Wednesday, May 9, 2012
Speak Into The Microphone
A long time ago, when this blog was in its infancy—drooling, whining, and sticking anything within reach into its mouth—I wrote a little story about a big fish. In it I described how I had once asked a Burger King employee if he knew what kind of fish was in their fish sandwich. And Hubby, bewildered, said, Who asks what kind of fish is in a Burger King fish sandwich?
Sheesh! I know, Ok, I'm odd. I just like to know what I'm eating. I would think most people like to know what they're eating. Or at least if they're going to need a bib.
Weeeeell, over at analytics the other day, scrolling down pages of interesting and curious key word searches, such as "what's my purpose" and "postcards from Disney Florida" and "puddles the u of o duck" and "ms Voodoo Valentine naked" (I can imagine the disappointment at being directed to my posts), I stumbled upon this:
Yes, that! (McDonalds/Burger King. Same thing.)

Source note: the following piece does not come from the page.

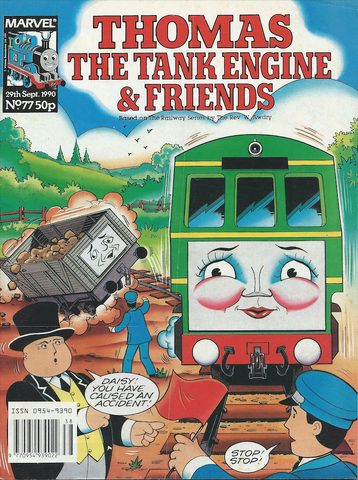 File:ThomastheTankEngineandFriends77.png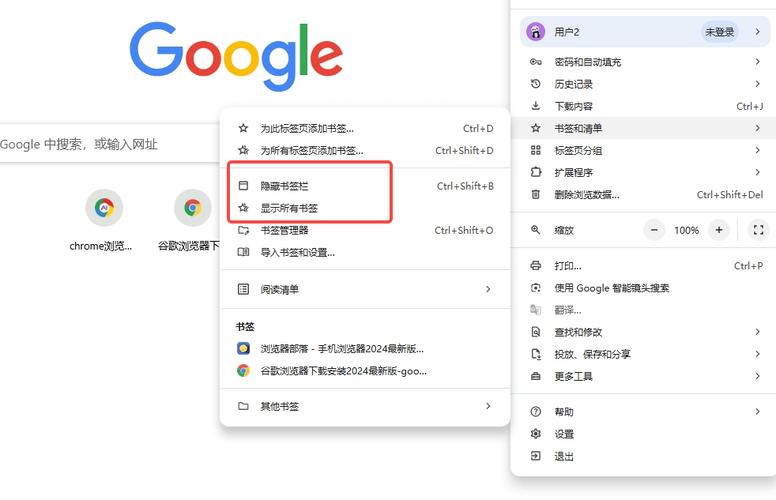 Google助手在Linux系统上的应用与配置指南？Linux能用Google助手吗？Linux能用Google助手吗？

That, that query above, demonstrates the benefits of keeping a blog. Evidence clearly indicating that if you write about every little thing on your mind, doubts, worries, relationships, children, work, spring cleaning, the market's produce section, every banal thing in your life (wait, that's reserved for Facebook), especially about things for which you've been mocked, sooner or later someone, some lonely or confused or desperate soul sitting at a computer in a dimly lit room, fog settling along the horizon, stubbing out a cigarette in a stolen hotel ashtray is going to ask the great gods of the internet a question like: What kind of fish is used in a Burger King/McDonalds fish sandwich?
And the gods will answer.
What's that you say, darling?
Just a little louder please.
Speak into the microphone!
Oh, you take back what you said? About me being the only person who would ask what kind of fish is in a Burger King fish sandwich?
Ha! Thank you.
Now I can rest easy knowing that I am NORMAL. I think.